YOUR TASK – For the listing below, give the count of lines containing "языка", and no other text.

LISTED RECORDS –
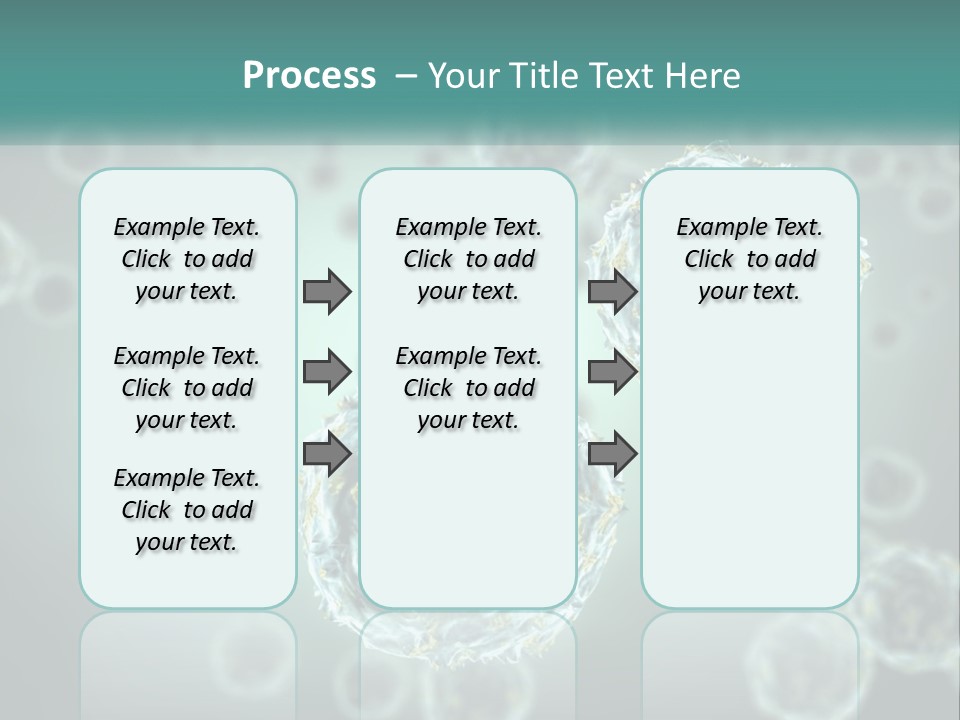 Process – Your Title Text Here

Example Text. Click to add your text.

Example Text. Click to add your text.

Example Text. Click to add your text.

Example Text. Click to add your text.

Example Text. Click to add your text.

Example Text. Click to add your text.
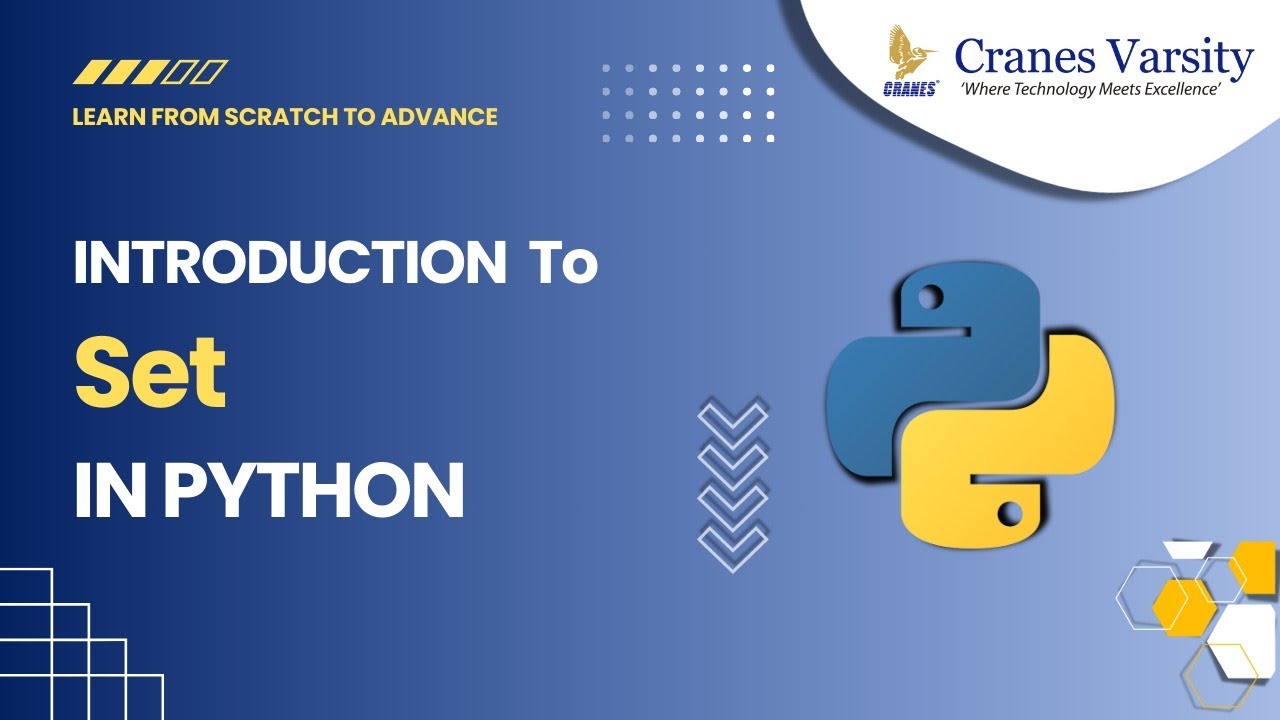 LEARN FROM SCRATCH TO ADVANCE

CRANES Cranes Varsity
'Where Technology Meets Excellence'

INTRODUCTION To
Set
IN PYTHON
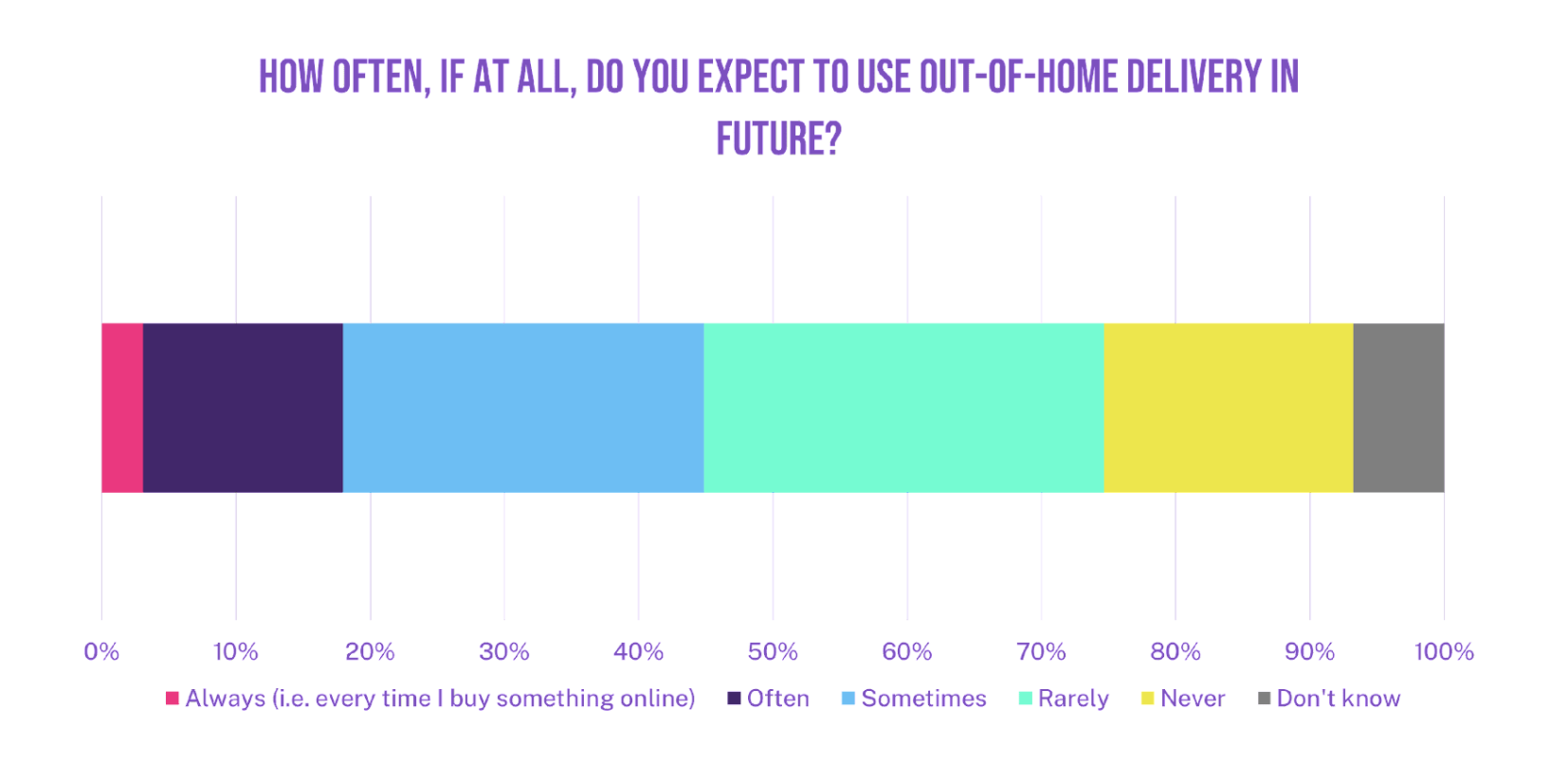 HOW OFTEN, IF AT ALL, DO YOU EXPECT TO USE OUT-OF-HOME DELIVERY IN FUTURE?

0% 10% 20% 30% 40% 50% 60% 70% 80% 90% 100%

Always (i.e. every time I buy something online) Often Sometimes Rarely Never Don't know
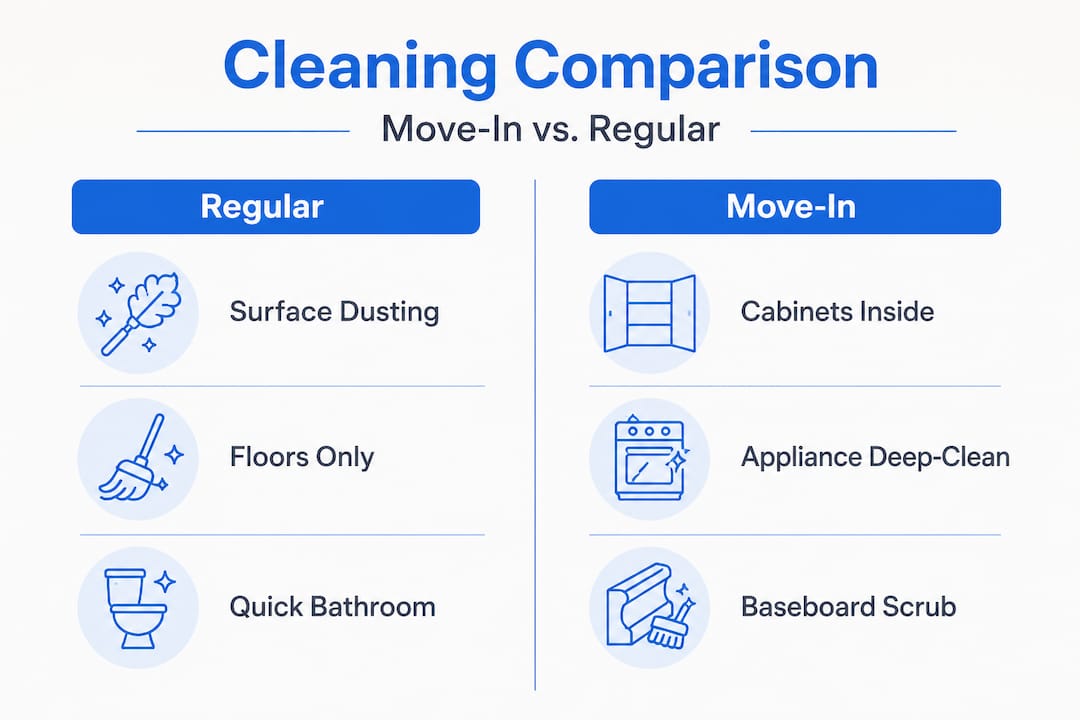 Cleaning Comparison

Move-In vs. Regular

Regular

Surface Dusting

Floors Only

Quick Bathroom

Move-In

Cabinets Inside

Appliance Deep-Clean

Baseboard Scrub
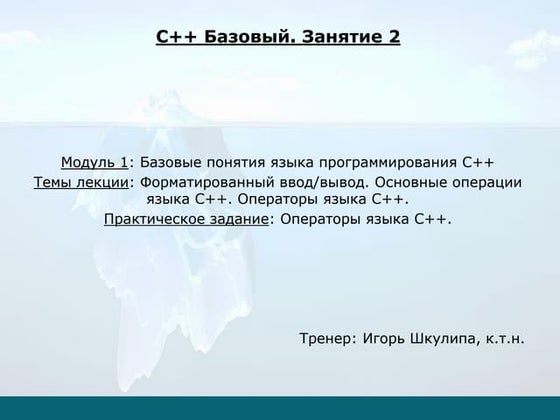 C++ Базовый. Занятие 2

Модуль 1: Базовые понятия языка программирования C++
Темы лекции: Форматированный ввод/вывод. Основные операции языка C++. Операторы языка C++.
Практическое задание: Операторы языка C++.

Тренер: Игорь Шкулипа, к.т.н.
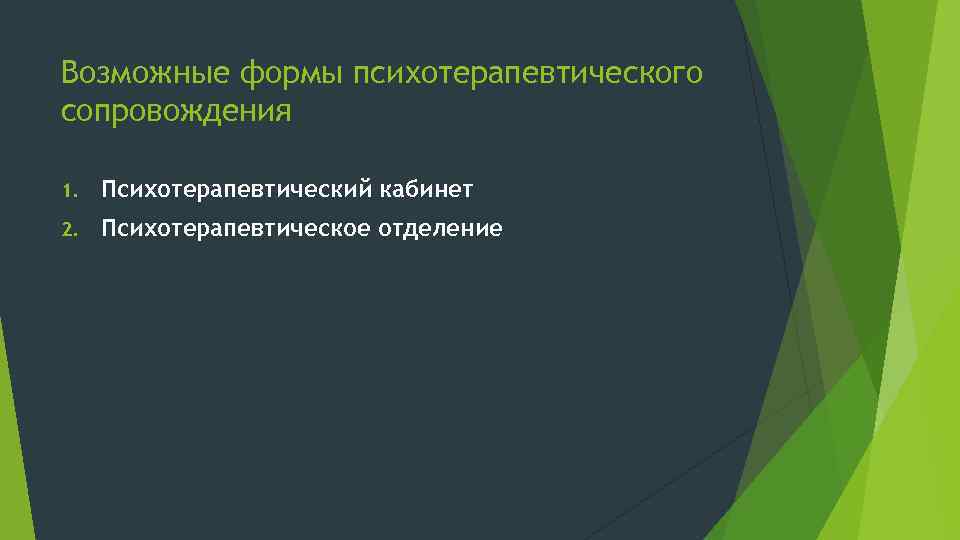 Возможные формы психотерапевтического сопровождения

1. Психотерапевтический кабинет
2. Психотерапевтическое отделение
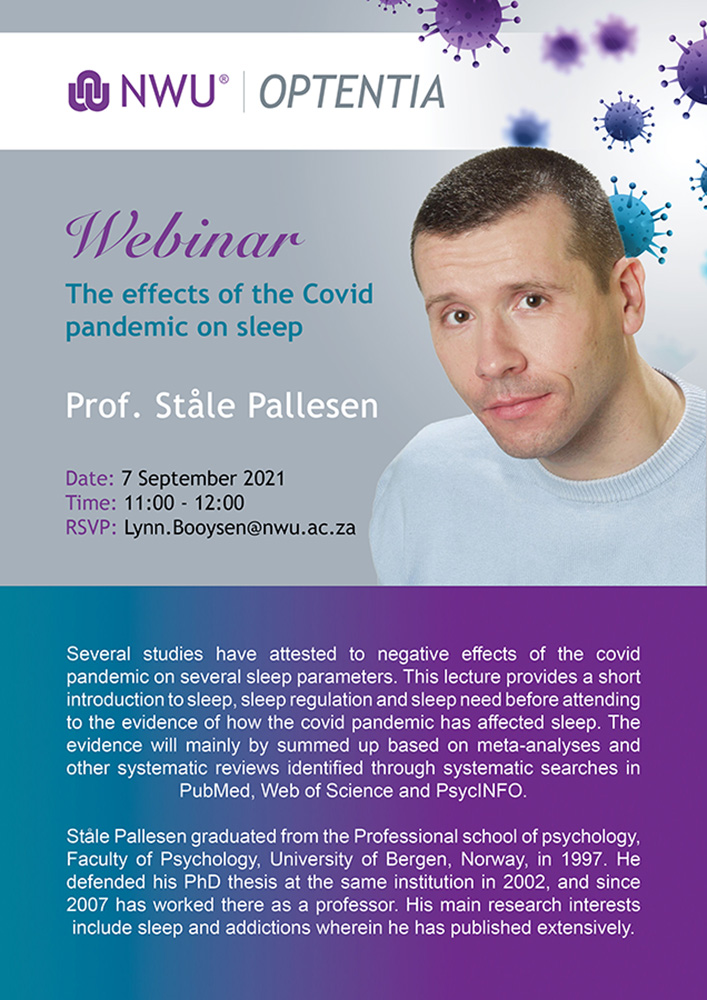 NWU® | OPTENTIA

Webinar

The effects of the Covid pandemic on sleep

Prof. Ståle Pallesen

Date: 7 September 2021
Time: 11:00 - 12:00
RSVP: Lynn.Booysen@nwu.ac.za

Several studies have attested to negative effects of the covid pandemic on several sleep parameters. This lecture provides a short introduction to sleep, sleep regulation and sleep need before attending to the evidence of how the covid pandemic has affected sleep. The evidence will mainly by summed up based on meta-analyses and other systematic reviews identified through systematic searches in PubMed, Web of Science and PsycINFO.

Ståle Pallesen graduated from the Professional school of psychology, Faculty of Psychology, University of Bergen, Norway, in 1997. He defended his PhD thesis at the same institution in 2002, and since 2007 has worked there as a professor. His main research interests include sleep and addictions wherein he has published extensively.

PROBLEM SOLUTION – 3